The count is as nervous as a fashionable woman," she added, as if to conceal the idea of madness by softening the word. "But he is only so at intervals, once a year, when the weather is very hot. Ah, what evils have resulted from the emigration! How many fine lives ruined! He would have been, I am sure of it, a great soldier, an honor to his country--"
"I know," I said, interrupting in my turn to let her see that it was useless to attempt to deceive me.
She stopped, laid one hand lightly on my brow, and looked at me. "Who has sent you here," she said, "into this home? Has G.o.d sent me help, a true friendship to support me?" She paused, then added, as she laid her hand firmly upon mine, "For you are good and generous--" She raised her eyes to heaven, as if to invoke some invisible testimony to confirm her thought, and then let them rest upon me. Electrified by the look, which cast a soul into my soul, I was guilty, judging by social laws, of a want of tact, though in certain natures such indelicacy really means a brave desire to meet danger, to avert a blow, to arrest an evil before it happens; oftener still, an abrupt call upon a heart, a blow given to learn if it resounds in unison with ours.

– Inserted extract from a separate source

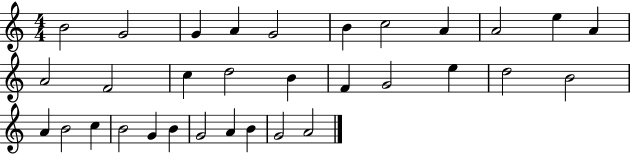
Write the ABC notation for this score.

Many thoughts rose like gleams within my mind and bade me wash out the stain that blotted my conscience at this moment when I was seeking a complete understanding.
"Before we say more," I said in a voice shaken by the throbbings of my heart, which could be heard in the deep silence that surrounded us, "suffer me to purify one memory of the past."
"Hush!" she said quickly, touching my lips with a finger which she instantly removed. She looked at me haughtily, with the glance of a woman who knows herself too exalted for insult to reach her. "Be silent; I know of what you are about to speak,--the first, the last, the only outrage ever offered to me. Never speak to me of that ball. If as a Christian I have forgiven you, as a woman I still suffer from your act."
"You are more pitiless than G.o.d himself," I said, forcing back the tears that came into my eyes.
"I ought to be so, I am more feeble," she replied.
"But," I continued with the persistence of a child, "listen to me now if only for the first, the last, the only time in your life."
"Speak, then," she said; "speak, or you will think I dare not hear you."